#### [Assigned task]
Please print every record that follows, keeping each one exactly as it is.

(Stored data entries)

━━━━━━

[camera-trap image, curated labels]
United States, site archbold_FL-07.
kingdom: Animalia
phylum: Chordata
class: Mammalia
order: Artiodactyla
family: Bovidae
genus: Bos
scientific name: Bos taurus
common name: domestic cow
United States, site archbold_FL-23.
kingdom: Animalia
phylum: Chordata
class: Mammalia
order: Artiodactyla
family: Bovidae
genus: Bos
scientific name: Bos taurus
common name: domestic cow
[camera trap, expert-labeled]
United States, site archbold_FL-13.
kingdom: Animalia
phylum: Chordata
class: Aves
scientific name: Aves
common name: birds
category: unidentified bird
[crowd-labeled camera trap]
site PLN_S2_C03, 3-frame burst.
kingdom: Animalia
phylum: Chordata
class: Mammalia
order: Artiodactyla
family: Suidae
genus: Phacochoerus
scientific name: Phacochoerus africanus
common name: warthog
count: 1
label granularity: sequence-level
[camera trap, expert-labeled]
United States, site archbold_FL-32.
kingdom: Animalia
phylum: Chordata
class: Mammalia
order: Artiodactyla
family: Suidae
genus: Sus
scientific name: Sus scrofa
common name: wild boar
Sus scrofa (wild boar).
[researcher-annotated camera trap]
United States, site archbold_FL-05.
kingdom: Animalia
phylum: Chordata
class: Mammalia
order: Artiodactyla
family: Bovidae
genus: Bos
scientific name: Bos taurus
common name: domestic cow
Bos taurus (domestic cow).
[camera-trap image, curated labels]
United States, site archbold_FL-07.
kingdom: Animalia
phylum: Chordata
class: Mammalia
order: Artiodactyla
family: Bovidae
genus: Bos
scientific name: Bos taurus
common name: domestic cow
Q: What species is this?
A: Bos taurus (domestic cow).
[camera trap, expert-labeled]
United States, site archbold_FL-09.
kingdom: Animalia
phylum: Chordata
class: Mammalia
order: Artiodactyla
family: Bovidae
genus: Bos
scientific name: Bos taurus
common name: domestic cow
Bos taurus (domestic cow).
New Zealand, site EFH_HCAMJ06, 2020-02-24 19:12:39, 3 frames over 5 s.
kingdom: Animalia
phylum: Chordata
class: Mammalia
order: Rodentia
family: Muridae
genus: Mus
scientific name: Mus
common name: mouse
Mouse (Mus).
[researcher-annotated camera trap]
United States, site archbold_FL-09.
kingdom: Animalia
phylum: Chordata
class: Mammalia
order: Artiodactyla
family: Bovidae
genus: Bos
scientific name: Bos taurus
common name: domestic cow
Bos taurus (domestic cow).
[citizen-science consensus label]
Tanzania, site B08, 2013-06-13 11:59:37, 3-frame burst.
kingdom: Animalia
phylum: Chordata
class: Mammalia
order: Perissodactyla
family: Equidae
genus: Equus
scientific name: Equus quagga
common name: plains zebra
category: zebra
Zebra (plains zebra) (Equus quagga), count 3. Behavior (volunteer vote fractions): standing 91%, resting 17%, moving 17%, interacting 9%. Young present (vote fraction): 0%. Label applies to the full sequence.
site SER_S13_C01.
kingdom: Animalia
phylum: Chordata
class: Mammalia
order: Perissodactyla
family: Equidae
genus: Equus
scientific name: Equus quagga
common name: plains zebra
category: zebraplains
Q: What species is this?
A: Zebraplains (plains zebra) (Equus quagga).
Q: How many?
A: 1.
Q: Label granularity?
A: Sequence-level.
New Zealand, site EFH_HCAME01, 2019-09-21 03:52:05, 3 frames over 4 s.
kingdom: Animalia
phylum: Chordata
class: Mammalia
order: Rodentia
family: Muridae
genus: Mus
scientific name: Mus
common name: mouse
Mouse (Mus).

━━━━━━

#### [Response to this task]
[camera-trap image, curated labels]
United States, site archbold_FL-07.
kingdom: Animalia
phylum: Chordata
class: Mammalia
order: Artiodactyla
family: Bovidae
genus: Bos
scientific name: Bos taurus
common name: domestic cow
United States, site archbold_FL-23.
kingdom: Animalia
phylum: Chordata
class: Mammalia
order: Artiodactyla
family: Bovidae
genus: Bos
scientific name: Bos taurus
common name: domestic cow
[camera trap, expert-labeled]
United States, site archbold_FL-13.
kingdom: Animalia
phylum: Chordata
class: Aves
scientific name: Aves
common name: birds
category: unidentified bird
[crowd-labeled camera trap]
site PLN_S2_C03, 3-frame burst.
kingdom: Animalia
phylum: Chordata
class: Mammalia
order: Artiodactyla
family: Suidae
genus: Phacochoerus
scientific name: Phacochoerus africanus
common name: warthog
count: 1
label granularity: sequence-level
[camera trap, expert-labeled]
United States, site archbold_FL-32.
kingdom: Animalia
phylum: Chordata
class: Mammalia
order: Artiodactyla
family: Suidae
genus: Sus
scientific name: Sus scrofa
common name: wild boar
Sus scrofa (wild boar).
[researcher-annotated camera trap]
United States, site archbold_FL-05.
kingdom: Animalia
phylum: Chordata
class: Mammalia
order: Artiodactyla
family: Bovidae
genus: Bos
scientific name: Bos taurus
common name: domestic cow
Bos taurus (domestic cow).
[camera-trap image, curated labels]
United States, site archbold_FL-07.
kingdom: Animalia
phylum: Chordata
class: Mammalia
order: Artiodactyla
family: Bovidae
genus: Bos
scientific name: Bos taurus
common name: domestic cow
Q: What species is this?
A: Bos taurus (domestic cow).
[camera trap, expert-labeled]
United States, site archbold_FL-09.
kingdom: Animalia
phylum: Chordata
class: Mammalia
order: Artiodactyla
family: Bovidae
genus: Bos
scientific name: Bos taurus
common name: domestic cow
Bos taurus (domestic cow).
New Zealand, site EFH_HCAMJ06, 2020-02-24 19:12:39, 3 frames over 5 s.
kingdom: Animalia
phylum: Chordata
class: Mammalia
order: Rodentia
family: Muridae
genus: Mus
scientific name: Mus
common name: mouse
Mouse (Mus).
[researcher-annotated camera trap]
United States, site archbold_FL-09.
kingdom: Animalia
phylum: Chordata
class: Mammalia
order: Artiodactyla
family: Bovidae
genus: Bos
scientific name: Bos taurus
common name: domestic cow
Bos taurus (domestic cow).
[citizen-science consensus label]
Tanzania, site B08, 2013-06-13 11:59:37, 3-frame burst.
kingdom: Animalia
phylum: Chordata
class: Mammalia
order: Perissodactyla
family: Equidae
genus: Equus
scientific name: Equus quagga
common name: plains zebra
category: zebra
Zebra (plains zebra) (Equus quagga), count 3. Behavior (volunteer vote fractions): standing 91%, resting 17%, moving 17%, interacting 9%. Young present (vote fraction): 0%. Label applies to the full sequence.
site SER_S13_C01.
kingdom: Animalia
phylum: Chordata
class: Mammalia
order: Perissodactyla
family: Equidae
genus: Equus
scientific name: Equus quagga
common name: plains zebra
category: zebraplains
Q: What species is this?
A: Zebraplains (plains zebra) (Equus quagga).
Q: How many?
A: 1.
Q: Label granularity?
A: Sequence-level.
New Zealand, site EFH_HCAME01, 2019-09-21 03:52:05, 3 frames over 4 s.
kingdom: Animalia
phylum: Chordata
class: Mammalia
order: Rodentia
family: Muridae
genus: Mus
scientific name: Mus
common name: mouse
Mouse (Mus).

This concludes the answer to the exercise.